Adcorp, the JSE-listed human capital management group, found that all sectors, all occupations and all employment types suffered declines, with the sharpest declines having been recorded in:

  • transport (12,7%);

  • mining (12,0%);

  • agency work (9,1%);

  • domestic workers (8,4%); and

  • elementary workers (5,0%).

The Adcorp Employment Index identified the only bright spots as professional positions, where employment grew 4,9% and senior managers, up 2,2%.

Adcorp’s index of informal sector employment rose 1,2%, representing the 11th consecutive monthly improvement.

An in-depth Adcorp analysis of temporary employment in South Africa finds that the number of temporary jobs totals 3,93 million, or 30,2% of the national workforce.

Ironically,” observes Adcorp labour economist Loane Sharp, “current tightening of South African labour laws will have unintended consequence of expanding, rather than reducing, the role of temporary and agency workers in South Africa.”

He says that the most striking characteristic of the South Africa workforce over the past decade is its increasing temporary nature.

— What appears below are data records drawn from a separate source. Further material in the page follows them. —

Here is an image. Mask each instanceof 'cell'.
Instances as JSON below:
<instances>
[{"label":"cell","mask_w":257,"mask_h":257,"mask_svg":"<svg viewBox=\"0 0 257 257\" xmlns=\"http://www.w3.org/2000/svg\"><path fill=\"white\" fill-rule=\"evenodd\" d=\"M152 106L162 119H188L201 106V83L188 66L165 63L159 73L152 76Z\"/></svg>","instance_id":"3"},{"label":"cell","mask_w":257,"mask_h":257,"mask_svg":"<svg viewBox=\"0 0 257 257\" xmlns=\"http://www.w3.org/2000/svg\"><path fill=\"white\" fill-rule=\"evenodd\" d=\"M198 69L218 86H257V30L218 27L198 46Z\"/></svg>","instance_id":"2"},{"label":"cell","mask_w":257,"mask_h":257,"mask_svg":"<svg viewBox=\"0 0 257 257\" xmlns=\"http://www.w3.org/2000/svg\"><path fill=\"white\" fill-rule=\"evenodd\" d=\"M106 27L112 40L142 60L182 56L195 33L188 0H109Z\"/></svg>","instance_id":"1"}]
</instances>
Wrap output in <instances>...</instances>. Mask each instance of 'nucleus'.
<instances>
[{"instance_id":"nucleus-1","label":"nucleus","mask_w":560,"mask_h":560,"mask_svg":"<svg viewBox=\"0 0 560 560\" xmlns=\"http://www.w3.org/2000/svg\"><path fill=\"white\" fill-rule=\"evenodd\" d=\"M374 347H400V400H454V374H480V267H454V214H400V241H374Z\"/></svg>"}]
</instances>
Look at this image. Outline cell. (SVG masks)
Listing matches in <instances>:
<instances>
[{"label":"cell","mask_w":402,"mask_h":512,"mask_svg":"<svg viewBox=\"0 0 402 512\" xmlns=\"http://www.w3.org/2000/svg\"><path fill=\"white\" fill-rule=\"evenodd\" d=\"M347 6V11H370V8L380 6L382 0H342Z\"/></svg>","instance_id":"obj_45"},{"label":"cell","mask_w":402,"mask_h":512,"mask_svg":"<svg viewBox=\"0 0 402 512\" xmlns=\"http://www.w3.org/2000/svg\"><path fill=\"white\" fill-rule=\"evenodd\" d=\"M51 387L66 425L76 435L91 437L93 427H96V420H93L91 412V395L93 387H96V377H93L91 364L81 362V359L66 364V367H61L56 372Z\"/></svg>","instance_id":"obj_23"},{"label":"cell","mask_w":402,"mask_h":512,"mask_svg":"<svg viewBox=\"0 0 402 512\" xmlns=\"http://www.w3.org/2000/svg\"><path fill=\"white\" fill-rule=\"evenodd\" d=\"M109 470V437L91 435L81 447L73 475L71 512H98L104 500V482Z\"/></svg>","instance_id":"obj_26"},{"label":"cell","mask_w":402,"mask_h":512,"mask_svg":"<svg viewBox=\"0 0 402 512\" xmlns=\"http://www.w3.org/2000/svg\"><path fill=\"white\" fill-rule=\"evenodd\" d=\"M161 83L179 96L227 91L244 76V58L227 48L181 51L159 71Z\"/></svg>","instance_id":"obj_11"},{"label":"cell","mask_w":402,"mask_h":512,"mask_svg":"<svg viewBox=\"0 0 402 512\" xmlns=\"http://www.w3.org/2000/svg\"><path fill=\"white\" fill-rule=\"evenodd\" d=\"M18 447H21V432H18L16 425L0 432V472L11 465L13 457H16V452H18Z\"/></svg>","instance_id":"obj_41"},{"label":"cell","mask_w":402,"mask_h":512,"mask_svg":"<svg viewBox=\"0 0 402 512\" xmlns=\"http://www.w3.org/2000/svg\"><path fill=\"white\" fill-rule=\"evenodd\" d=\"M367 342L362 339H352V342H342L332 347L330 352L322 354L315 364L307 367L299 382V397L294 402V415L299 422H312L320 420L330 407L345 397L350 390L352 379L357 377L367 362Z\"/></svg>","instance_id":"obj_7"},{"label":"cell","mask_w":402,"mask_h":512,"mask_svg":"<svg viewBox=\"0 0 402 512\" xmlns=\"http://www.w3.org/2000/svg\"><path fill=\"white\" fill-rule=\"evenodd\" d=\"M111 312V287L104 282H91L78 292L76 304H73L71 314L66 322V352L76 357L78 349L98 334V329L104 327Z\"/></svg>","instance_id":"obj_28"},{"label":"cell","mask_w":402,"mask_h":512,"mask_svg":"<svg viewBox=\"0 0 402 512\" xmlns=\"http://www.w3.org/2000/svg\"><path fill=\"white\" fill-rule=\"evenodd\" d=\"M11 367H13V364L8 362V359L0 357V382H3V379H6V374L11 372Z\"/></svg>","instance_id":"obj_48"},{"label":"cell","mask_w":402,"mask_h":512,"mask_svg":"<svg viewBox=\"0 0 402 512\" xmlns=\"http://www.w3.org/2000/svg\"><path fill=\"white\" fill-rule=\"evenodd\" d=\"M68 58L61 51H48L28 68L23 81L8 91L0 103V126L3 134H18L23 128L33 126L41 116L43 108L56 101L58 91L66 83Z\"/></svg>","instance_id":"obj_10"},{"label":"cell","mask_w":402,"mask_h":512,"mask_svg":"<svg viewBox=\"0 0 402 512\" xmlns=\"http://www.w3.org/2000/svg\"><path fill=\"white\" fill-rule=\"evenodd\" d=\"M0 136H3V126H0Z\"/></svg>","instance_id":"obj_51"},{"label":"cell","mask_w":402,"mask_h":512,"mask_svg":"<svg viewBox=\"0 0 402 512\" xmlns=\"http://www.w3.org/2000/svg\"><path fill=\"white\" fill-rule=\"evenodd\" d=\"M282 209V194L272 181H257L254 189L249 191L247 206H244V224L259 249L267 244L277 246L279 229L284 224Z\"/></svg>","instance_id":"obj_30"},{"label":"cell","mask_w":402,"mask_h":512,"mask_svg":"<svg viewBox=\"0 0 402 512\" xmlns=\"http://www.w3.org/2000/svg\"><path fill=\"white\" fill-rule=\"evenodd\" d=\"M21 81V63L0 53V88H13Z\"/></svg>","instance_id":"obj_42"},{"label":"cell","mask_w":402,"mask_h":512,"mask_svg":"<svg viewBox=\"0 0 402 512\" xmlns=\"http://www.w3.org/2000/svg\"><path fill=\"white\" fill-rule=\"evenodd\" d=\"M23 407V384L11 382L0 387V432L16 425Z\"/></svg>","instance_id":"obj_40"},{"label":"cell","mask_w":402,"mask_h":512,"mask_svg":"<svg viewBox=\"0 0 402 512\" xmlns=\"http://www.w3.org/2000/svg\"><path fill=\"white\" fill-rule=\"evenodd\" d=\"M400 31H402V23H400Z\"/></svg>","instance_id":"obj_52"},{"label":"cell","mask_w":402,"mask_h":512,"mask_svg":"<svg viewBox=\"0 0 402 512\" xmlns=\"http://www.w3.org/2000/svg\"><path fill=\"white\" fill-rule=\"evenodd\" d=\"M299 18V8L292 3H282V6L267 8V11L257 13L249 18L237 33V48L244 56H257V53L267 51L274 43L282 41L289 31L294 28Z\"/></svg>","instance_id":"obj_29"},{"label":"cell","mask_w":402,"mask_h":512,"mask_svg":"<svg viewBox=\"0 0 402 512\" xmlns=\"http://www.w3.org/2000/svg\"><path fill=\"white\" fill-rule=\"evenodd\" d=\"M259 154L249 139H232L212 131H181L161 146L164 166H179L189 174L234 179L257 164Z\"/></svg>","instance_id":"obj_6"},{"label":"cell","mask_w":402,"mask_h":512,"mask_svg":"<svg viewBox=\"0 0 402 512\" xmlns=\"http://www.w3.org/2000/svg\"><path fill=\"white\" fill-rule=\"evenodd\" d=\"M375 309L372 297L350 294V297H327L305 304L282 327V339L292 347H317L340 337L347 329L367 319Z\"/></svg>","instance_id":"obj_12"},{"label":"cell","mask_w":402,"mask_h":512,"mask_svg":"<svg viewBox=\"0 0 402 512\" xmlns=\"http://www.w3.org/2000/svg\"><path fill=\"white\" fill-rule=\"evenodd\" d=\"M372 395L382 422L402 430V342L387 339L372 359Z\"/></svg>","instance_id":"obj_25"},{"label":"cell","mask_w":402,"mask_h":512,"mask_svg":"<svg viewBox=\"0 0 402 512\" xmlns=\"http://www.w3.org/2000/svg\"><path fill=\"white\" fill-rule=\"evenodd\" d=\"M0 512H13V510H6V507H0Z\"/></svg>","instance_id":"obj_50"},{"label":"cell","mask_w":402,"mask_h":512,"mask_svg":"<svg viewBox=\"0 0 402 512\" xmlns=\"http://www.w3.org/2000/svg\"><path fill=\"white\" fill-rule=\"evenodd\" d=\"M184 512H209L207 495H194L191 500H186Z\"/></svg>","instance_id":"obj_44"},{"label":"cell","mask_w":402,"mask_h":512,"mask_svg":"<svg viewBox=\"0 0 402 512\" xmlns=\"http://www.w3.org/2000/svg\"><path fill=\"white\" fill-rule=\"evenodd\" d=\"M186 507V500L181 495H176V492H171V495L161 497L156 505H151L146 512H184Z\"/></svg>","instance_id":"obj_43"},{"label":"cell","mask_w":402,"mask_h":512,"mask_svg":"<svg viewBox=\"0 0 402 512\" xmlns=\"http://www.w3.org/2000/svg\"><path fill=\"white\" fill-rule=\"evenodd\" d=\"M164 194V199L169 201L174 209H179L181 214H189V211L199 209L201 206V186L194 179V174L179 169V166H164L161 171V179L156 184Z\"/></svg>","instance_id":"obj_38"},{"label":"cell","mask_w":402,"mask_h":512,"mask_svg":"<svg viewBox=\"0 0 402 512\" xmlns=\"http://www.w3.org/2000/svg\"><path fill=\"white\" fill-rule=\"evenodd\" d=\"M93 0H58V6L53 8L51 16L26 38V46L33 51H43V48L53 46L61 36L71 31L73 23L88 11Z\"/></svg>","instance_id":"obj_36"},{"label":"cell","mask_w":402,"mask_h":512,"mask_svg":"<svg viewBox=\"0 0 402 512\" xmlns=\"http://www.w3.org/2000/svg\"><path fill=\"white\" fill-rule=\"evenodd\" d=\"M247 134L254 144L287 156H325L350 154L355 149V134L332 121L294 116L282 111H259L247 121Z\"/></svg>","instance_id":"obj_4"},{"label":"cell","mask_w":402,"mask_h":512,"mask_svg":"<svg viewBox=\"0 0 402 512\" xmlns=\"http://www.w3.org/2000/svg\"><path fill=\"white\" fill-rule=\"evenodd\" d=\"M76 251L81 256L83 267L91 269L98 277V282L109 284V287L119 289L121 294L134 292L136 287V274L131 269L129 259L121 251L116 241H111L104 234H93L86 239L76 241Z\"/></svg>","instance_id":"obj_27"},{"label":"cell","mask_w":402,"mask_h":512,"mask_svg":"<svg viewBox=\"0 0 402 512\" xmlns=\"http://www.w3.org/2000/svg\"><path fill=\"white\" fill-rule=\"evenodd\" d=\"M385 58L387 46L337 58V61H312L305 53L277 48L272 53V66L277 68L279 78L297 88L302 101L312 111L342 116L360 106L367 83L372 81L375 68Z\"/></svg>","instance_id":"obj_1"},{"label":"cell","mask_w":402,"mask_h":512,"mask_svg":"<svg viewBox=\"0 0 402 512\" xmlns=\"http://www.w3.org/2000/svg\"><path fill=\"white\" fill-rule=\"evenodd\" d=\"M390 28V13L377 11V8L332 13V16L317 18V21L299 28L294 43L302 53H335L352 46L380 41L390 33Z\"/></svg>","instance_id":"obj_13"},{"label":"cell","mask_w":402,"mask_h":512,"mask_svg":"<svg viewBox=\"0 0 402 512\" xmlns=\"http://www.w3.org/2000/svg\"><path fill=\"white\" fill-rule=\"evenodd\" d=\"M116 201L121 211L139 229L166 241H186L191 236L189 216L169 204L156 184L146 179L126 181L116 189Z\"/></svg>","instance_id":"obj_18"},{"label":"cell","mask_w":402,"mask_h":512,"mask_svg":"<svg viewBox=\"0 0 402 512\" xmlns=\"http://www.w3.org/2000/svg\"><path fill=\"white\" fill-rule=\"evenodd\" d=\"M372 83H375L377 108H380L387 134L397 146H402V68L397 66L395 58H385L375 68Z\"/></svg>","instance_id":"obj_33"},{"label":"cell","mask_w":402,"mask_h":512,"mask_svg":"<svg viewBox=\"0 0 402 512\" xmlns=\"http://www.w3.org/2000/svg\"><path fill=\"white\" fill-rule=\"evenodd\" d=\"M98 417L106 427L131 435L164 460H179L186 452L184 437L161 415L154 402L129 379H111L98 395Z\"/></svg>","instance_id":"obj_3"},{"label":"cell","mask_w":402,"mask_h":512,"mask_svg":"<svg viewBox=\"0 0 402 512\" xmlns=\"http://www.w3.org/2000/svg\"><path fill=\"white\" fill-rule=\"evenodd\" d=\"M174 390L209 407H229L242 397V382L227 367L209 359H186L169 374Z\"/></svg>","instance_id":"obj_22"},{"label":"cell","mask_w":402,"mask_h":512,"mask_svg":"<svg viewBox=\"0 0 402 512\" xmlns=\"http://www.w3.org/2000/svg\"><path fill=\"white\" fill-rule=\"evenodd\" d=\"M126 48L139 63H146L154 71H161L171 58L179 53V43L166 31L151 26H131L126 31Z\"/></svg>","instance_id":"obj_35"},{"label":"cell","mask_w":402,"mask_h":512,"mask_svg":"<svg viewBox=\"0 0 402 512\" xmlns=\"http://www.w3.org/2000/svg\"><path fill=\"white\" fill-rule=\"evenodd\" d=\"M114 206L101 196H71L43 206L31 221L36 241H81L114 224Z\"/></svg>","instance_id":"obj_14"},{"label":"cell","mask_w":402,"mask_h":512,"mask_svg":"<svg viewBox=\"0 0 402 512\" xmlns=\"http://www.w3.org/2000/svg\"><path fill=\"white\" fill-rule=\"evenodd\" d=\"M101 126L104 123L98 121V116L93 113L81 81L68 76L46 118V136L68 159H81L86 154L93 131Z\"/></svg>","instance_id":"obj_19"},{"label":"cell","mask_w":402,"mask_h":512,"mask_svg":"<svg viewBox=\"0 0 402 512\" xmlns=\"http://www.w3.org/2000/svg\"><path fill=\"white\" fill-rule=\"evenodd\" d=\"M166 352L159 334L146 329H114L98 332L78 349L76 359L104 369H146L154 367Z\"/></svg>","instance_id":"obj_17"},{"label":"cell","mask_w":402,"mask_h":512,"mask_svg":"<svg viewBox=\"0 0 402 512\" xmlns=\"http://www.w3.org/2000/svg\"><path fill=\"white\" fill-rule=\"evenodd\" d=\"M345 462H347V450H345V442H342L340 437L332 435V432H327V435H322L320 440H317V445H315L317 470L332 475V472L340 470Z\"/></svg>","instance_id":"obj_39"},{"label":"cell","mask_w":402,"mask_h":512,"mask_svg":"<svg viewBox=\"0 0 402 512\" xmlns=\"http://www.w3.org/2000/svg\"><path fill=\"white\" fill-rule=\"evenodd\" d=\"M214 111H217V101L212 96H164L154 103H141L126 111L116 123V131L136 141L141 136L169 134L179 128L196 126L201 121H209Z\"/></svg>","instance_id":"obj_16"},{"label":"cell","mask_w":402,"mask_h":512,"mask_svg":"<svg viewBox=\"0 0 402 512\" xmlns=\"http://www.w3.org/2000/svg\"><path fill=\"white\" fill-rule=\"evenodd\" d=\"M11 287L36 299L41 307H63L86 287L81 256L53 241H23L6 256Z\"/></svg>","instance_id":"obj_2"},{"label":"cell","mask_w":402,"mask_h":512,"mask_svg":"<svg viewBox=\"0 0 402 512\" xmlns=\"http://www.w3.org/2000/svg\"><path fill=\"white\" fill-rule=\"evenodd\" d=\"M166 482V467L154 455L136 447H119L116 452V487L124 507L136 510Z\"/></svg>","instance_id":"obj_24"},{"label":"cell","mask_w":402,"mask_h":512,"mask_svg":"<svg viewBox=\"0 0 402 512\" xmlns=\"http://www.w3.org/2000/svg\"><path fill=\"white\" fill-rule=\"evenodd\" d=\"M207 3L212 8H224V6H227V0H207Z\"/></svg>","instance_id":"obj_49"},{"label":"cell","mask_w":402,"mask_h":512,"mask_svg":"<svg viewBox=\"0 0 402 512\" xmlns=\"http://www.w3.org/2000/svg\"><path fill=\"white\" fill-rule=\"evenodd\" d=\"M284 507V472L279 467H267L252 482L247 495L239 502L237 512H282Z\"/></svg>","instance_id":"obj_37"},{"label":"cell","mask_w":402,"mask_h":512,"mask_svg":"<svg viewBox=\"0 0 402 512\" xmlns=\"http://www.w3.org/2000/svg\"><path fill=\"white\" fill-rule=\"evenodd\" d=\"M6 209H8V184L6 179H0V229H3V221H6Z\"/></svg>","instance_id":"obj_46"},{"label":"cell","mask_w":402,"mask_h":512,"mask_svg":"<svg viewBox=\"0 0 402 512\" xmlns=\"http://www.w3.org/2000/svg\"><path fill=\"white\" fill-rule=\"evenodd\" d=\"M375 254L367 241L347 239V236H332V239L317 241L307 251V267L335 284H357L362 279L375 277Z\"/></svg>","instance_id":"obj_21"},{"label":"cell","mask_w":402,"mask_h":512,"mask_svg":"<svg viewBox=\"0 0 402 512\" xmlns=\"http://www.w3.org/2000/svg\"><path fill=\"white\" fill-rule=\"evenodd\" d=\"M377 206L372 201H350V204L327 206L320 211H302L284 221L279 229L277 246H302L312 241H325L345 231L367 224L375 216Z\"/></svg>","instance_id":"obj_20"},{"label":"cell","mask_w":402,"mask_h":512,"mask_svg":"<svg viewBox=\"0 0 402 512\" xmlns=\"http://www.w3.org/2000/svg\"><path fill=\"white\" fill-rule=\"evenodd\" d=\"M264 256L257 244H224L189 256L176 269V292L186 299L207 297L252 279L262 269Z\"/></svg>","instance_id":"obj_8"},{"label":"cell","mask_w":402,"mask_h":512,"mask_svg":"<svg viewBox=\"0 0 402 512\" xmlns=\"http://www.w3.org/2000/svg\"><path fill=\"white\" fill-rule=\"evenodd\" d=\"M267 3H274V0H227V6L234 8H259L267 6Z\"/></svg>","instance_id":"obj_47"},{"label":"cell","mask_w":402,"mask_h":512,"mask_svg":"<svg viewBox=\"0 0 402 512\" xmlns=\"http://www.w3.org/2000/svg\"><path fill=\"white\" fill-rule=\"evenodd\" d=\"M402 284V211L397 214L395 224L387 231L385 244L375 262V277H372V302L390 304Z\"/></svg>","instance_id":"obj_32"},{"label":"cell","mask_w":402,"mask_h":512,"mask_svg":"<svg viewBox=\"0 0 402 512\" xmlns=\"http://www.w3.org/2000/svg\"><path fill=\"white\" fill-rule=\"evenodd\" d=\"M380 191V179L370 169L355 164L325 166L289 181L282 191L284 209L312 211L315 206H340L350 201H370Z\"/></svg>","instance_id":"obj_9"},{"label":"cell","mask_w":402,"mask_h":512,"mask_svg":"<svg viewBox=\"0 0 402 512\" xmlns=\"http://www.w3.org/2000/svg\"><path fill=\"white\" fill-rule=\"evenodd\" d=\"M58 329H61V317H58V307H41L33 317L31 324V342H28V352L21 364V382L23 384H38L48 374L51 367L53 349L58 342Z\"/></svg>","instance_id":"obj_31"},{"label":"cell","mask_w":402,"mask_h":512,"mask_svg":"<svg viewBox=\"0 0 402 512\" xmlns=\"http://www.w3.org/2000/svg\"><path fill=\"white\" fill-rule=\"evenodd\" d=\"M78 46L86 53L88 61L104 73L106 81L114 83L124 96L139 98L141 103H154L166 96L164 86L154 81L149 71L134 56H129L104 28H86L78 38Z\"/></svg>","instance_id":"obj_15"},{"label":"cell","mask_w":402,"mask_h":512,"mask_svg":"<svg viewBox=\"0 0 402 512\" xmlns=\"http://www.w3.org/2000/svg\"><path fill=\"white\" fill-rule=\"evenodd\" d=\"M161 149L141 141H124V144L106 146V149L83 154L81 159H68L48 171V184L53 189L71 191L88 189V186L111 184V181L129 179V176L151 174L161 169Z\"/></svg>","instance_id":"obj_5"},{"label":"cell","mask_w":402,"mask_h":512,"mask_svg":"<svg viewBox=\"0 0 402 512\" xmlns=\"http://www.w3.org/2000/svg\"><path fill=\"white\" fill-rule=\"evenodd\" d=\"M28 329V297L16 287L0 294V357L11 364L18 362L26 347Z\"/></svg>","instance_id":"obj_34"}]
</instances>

Indeed, since 2000, permanent employment has fallen from 11 million to 9,1 million workers – a decline of 1,9 million, or 18,7% of the workforce. Sharp points out that permanent employment has barely recovered from the global financial crisis.

For example, since the 2009 recession, permanent employment has increased by just 2%, whereas over the same period total employment – comprising permanent and temporary workers – has increased by 12,2%. In marked contrast, there are now 3,9 million temporary workers in South Africa accounting for 30,2% of total employment.”

Since 2000, the number of temporary workers has increased by 2,6 million workers or 187,5%, with the ratio of temporary to permanent workers having increased from 1 : 0.12 to 1 : 0.43 over the past decade.

Included in the temporary category is agency work (so-called “labour broker” workers), numbering 1 million – 25,5% of all temporary workers and 7,7% of the total national workforce.

Since 2000, temporary work has been growing at an annual average rate of 8,5%, permanent work at a negative annual rate of 1,3%, and agency work at a rate of 11,9% a year.

Sharp outlines the reasons for agency work growth as including:

  • globally there is a trend to outsource non-core activities, and management of production workers is increasingly being viewed as a non-core activity;

  • many a large number of companies face variable and unpredictable sales volumes, faced with which they need to add flexibility to their labour cost base by continuously re-matching business conditions with labour demand;

  • a large number of companies, especially in agriculture, retail trade, tourism and catering, face recurring cycles such as seasonality, implying no permanent need for workers;

  • many organisations, especially in construction, government infrastructure, mining, manufacturing, transport and logistics, have fixed-duration projects for which there is no permanent need for workers; and

  • modern businesses, particularly those in retail, wholesale, transport and logistics, communications, and manufacturing, no longer keep office hours, with the result that shift workers have become increasingly common.

Sharp emphasises that restrictive labour legislation has “undoubtedly” played a role in the rapid emergence of non-standard employment contracts, not only in South Africa but around the world.

He cites CIETT, the international private employment industry association, as having identified a strong positive correlation between the rigidity of local labour laws and the use of outsourced staff.

Ironically, the current round of tightening of South African labour laws – initially affecting only ‘labour brokers’, but now also affecting labour relations, basic conditions of employment, employment equity, and government-operated recruitment agencies – might have the unintended consequence of expanding, rather than reducing, the role of temporary and agency work in South Africa.”